=== Selected extract ===

────────────────────

Mint.com ranked which states’ residents are most in danger of overusing their credit cards. They measured that by looking at their credit utilization ratios, a fancy term meaning how much of your credit card’s maximum limits you’ve used up. For example, if your credit card balance at any time during the month is $300 and your credit limit is $1,000, then your credit utilization is 30%.
Why the credit utilization ratio is so important, and how you may be jinxing your credit score
The credit utilization ratio is critical because it makes up roughly 30% of your overall credit score. That means “it’s no small part of what lenders look at when considering what interest rate and terms to give you on your mortgage, car loan or other credit cards,” says Mint.com.
And here’s the problem. Most people, especially younger consumers, assume they can keep charging until they hit their credit limit. While technically that may be true, if you do so you’ll end up with a big black mark next to your name in the big black book of credit scores.
According to Mint.com, you shouldn’t charge more than 10% of your credit card’s limits if you want to keep your credit score in pristine condition.
“Though there isn’t an exact code, the rule of thumb is that consumers who use less than 10% of their available credit tend to be those with the highest credit scores,” says Credit.com Co-Founder and Chairman Adam Levin in the Mint.com article.

────────────────────

=== Material provided ===
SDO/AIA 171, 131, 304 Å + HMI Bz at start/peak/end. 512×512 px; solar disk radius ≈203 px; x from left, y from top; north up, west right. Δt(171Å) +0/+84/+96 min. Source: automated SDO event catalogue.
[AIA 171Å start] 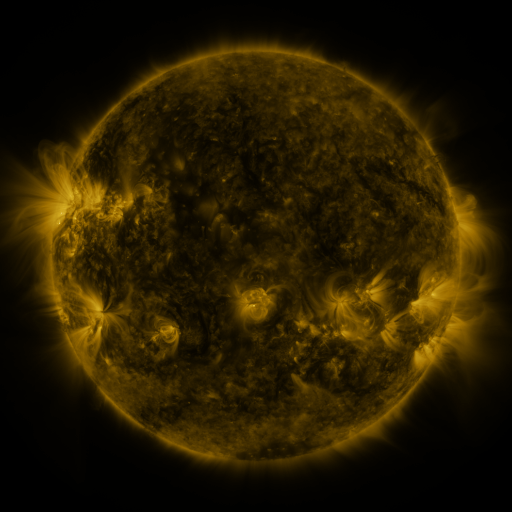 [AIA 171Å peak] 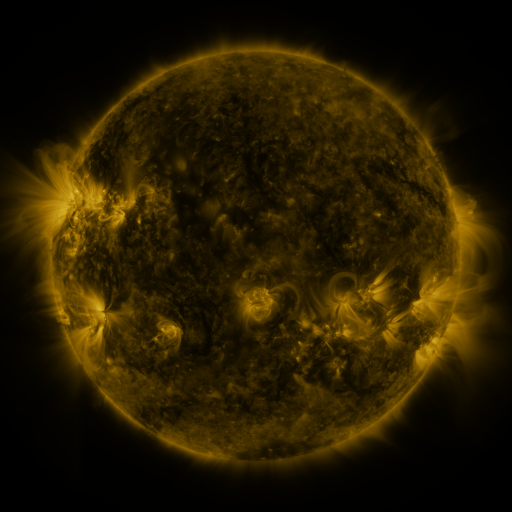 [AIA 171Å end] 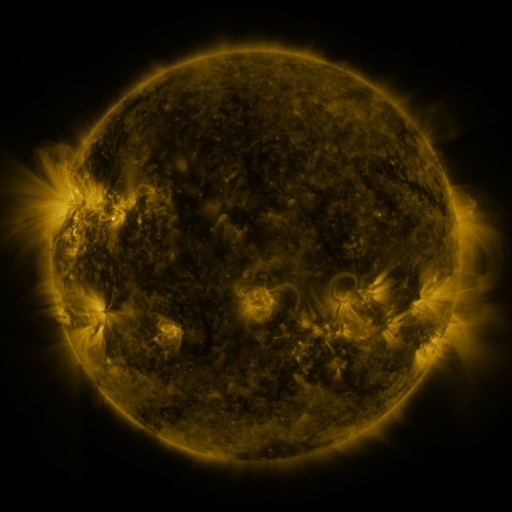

────────────────────

=== Task instructions ===
[1] Reproduce the part of the article on credit utilization starting with "Why the credit" and going on through "of credit scores.".
[2] In the article on credit utilization, roughly what share of an overall credit score does the credit utilization ratio make up?
[3] Extend the article on credit utilization past its final sentence.

=== Replies ===
[1]
Why the credit utilization ratio is so important, and how you may be jinxing your credit score
The credit utilization ratio is critical because it makes up roughly 30% of your overall credit score. That means “it’s no small part of what lenders look at when considering what interest rate and terms to give you on your mortgage, car loan or other credit cards,” says Mint.com.
And here’s the problem. Most people, especially younger consumers, assume they can keep charging until they hit their credit limit. While technically that may be true, if you do so you’ll end up with a big black mark next to your name in the big black book of credit scores.

[2] Roughly 30%.

[3]
CreditKarma.com, an online credit advice site, says never to let your utilization rate go above 30%. In fact, its research shows that people with the coveted 700+ credit scores have credit card utilization ratios well below 30%, with the best scores corresponding to 0-10% utilization ratios.
Why are high utilization ratios so damaging? It shows people are “close to being tapped out on their credit lines, which is a signal to lenders that they are a riskier borrower than those with lower utilization ratios,” explains Mint.com.
(Financial Tip: remember to educate your twenty-something kids about the importance of good credit, and why they need to avoid charging up to their credit card limits. It may not make much sense to them, but that’s the way it is!)
Which states are most in danger
For once, we’re relieved to not see Florida on the list.
Mint.com ranked states by how much of their available credit limit had been used up. That doesn’t necessarily mean they maintain the highest balances, but does mean they’re most in danger of stretching their financial capacity to pay those loans back.
So which states are on the top ten “bad” list?
Here they are, with Alaska topping the “worst” list:
- Alaska: with an average balance of $4,563, an average limit of $16,453, and average utilization of 27.73%
- South Carolina
For a link to the complete Mint.com article, please click here.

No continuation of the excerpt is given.